Task details -
Drop every image and restate the entries below word for word.

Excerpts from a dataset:
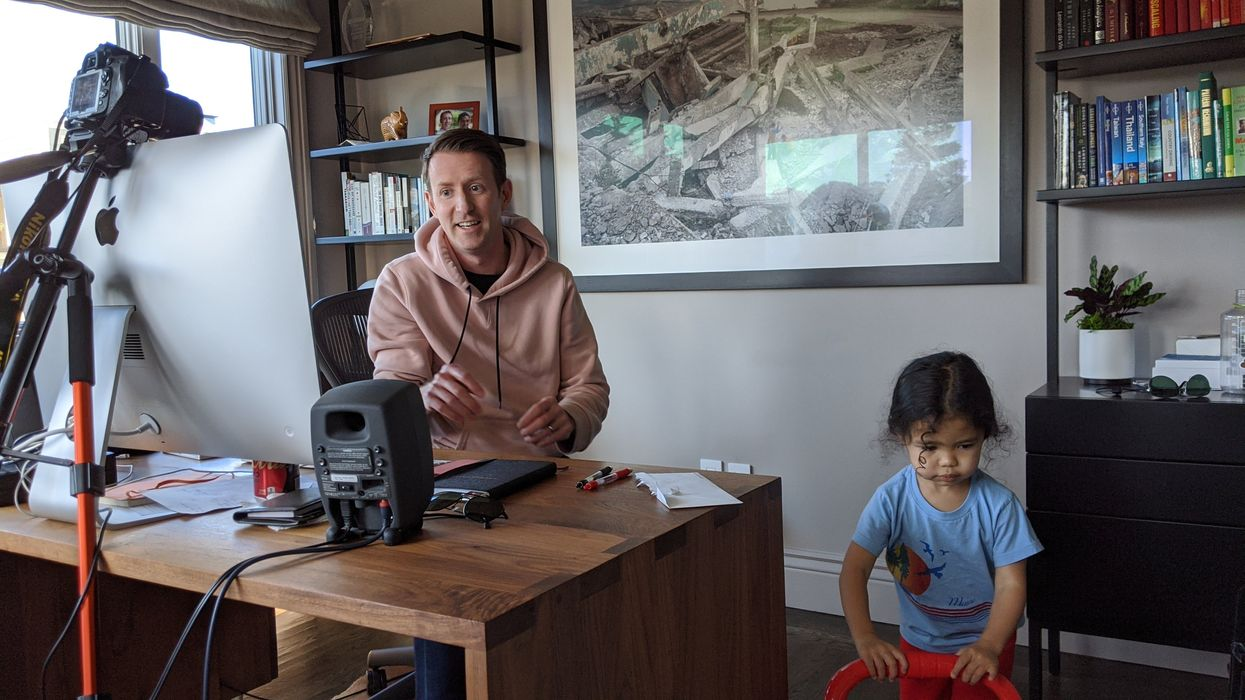Rippling COO Matt MacInnis at his desk, with his child nearby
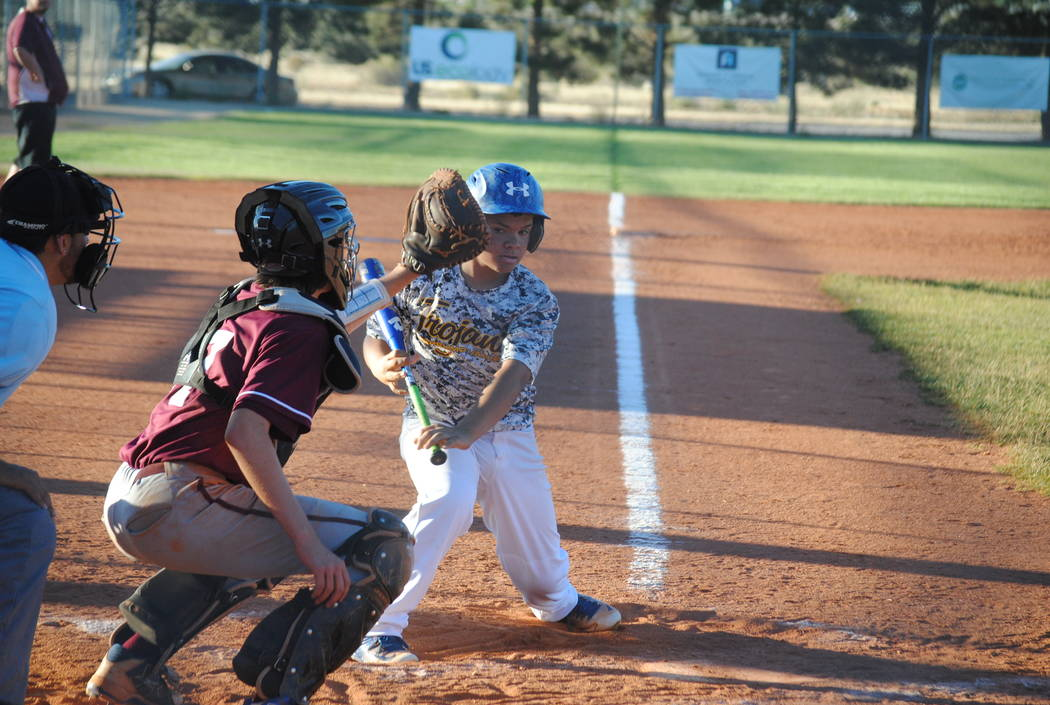Charlotte Uyeno/Pahrump Valley Times  Outfielder Brysten Marquez keeps an eye on the ball on May 20. The Trojans 14U team is off to a slow start, winning their first game against the Chargers Blac ...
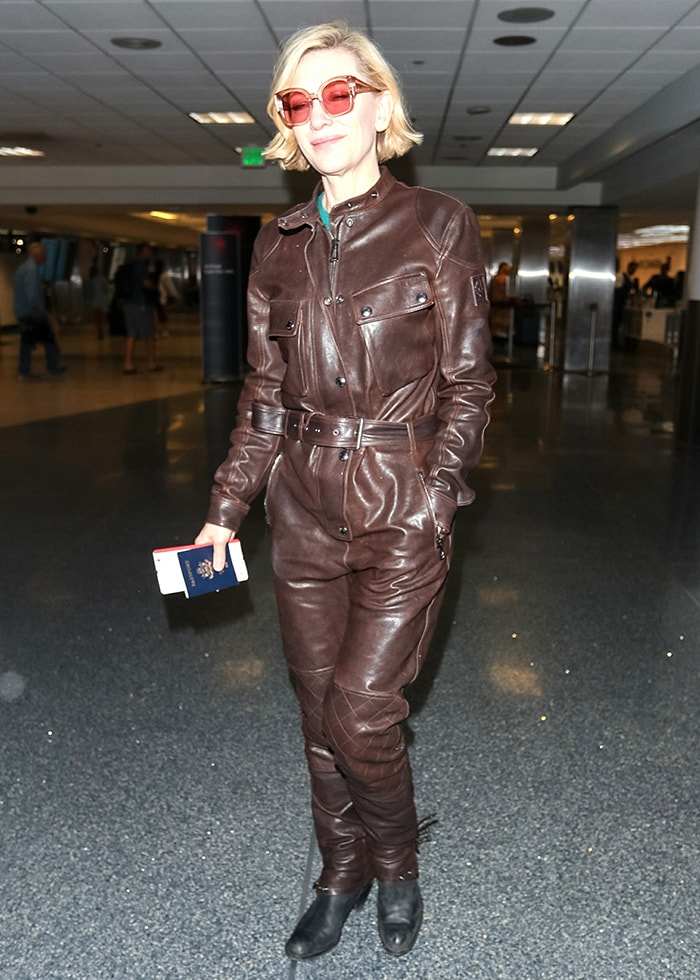 Cate Blanchett strolls through LAX terminal in a brown leather boiler suit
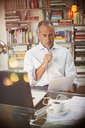 Businessman reading paperwork at home office desk - CAIF14822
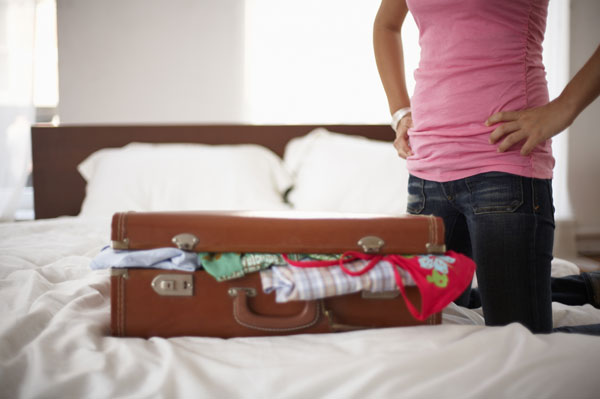 Woman packing her bag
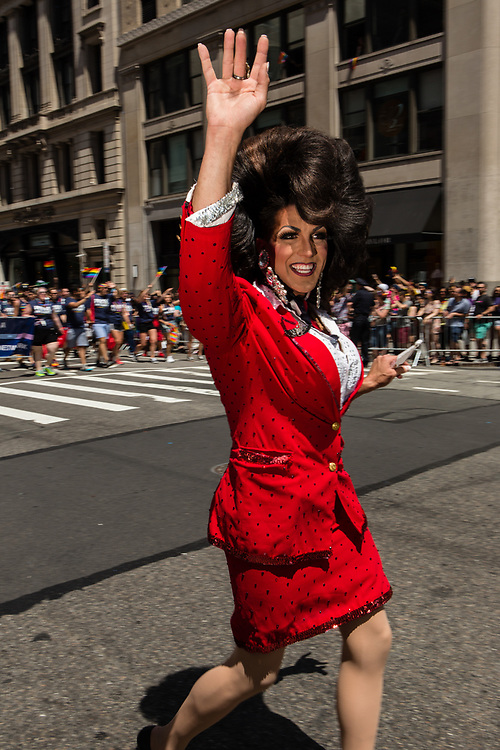 New York, NY - 25 June 2017. New York City Heritage of Pride March filled Fifth Avenue for hours with groups from the LGBT community and it's supporters. A marcher likely to be a drag queen in a bright red suit and a giant bouffant wig.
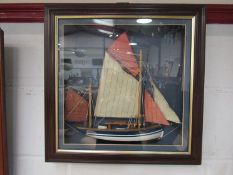 A framed diorama of a ship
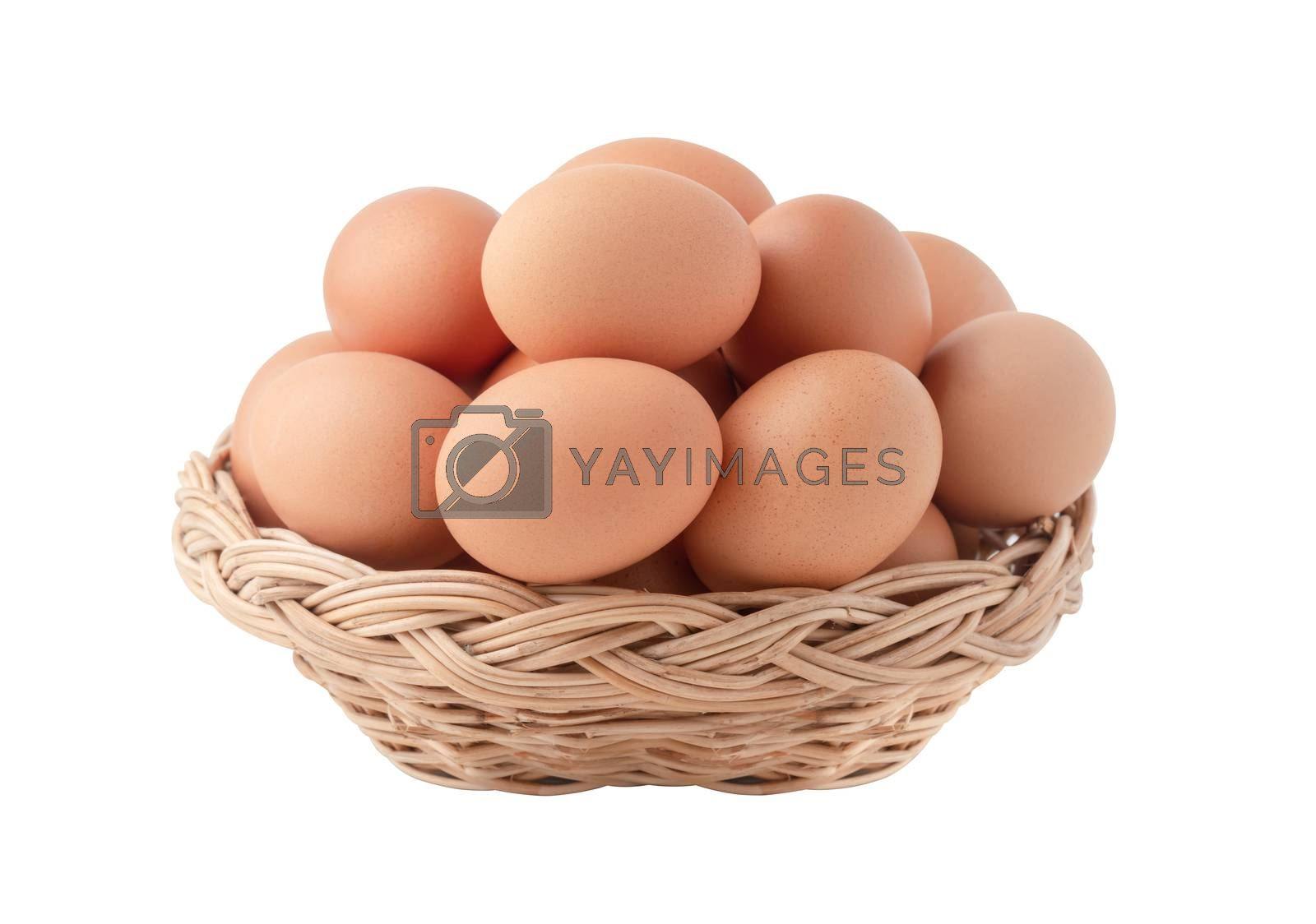 Raw eggs in the wicker basket isolated on the white backgrounds with clipping paths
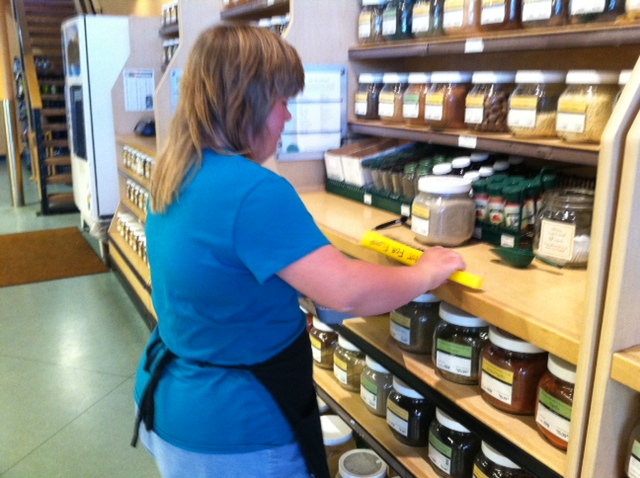 Alyssa facing grocery store shelves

Answer section -
Rippling COO Matt MacInnis at his desk, with his child nearby
Charlotte Uyeno/Pahrump Valley Times  Outfielder Brysten Marquez keeps an eye on the ball on May 20. The Trojans 14U team is off to a slow start, winning their first game against the Chargers Blac ...
 Cate Blanchett strolls through LAX terminal in a brown leather boiler suit
 Businessman reading paperwork at home office desk - CAIF14822
 Woman packing her bag
 New York, NY - 25 June 2017. New York City Heritage of Pride March filled Fifth Avenue for hours with groups from the LGBT community and it's supporters. A marcher likely to be a drag queen in a bright red suit and a giant bouffant wig.
 A framed diorama of a ship
 Raw eggs in the wicker basket isolated on the white backgrounds with clipping paths
 Alyssa facing grocery store shelves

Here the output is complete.